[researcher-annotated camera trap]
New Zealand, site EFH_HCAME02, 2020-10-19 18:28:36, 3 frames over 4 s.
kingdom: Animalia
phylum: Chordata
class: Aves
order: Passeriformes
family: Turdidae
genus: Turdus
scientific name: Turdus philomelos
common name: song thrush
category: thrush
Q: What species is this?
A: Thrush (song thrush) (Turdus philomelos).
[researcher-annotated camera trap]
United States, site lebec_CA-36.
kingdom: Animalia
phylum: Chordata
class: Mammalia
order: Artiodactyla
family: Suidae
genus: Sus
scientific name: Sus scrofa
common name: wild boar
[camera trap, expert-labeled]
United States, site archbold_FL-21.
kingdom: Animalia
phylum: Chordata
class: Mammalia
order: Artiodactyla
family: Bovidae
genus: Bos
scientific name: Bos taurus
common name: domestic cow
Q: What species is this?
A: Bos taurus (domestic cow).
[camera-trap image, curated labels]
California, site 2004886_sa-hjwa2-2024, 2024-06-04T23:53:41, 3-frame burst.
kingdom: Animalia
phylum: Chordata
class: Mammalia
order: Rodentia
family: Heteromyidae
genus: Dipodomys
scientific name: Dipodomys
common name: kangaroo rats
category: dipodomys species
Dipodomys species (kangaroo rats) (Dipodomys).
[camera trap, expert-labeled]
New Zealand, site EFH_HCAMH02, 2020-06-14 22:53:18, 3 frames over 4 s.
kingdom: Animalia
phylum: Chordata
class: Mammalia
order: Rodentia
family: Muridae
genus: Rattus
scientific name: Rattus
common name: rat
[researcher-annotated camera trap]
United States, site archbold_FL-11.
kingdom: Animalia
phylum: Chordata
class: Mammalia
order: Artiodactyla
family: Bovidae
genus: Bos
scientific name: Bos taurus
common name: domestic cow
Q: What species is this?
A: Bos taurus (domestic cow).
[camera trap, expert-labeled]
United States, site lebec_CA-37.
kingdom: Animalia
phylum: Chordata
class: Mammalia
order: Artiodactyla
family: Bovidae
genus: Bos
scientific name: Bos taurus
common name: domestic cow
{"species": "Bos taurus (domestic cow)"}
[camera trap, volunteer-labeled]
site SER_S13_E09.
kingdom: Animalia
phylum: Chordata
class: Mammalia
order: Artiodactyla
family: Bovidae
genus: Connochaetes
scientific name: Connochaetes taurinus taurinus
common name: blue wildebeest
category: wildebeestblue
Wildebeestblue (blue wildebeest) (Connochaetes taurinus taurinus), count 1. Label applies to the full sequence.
___
> [TASK DESCRIPTION]: Repeat each line of the data above, exactly as it appears, from the first through the line that contains "A: Thrush (song thrush) (Turdus philomelos).".

> [EXERCISE ANSWER]:
[researcher-annotated camera trap]
New Zealand, site EFH_HCAME02, 2020-10-19 18:28:36, 3 frames over 4 s.
kingdom: Animalia
phylum: Chordata
class: Aves
order: Passeriformes
family: Turdidae
genus: Turdus
scientific name: Turdus philomelos
common name: song thrush
category: thrush
Q: What species is this?
A: Thrush (song thrush) (Turdus philomelos).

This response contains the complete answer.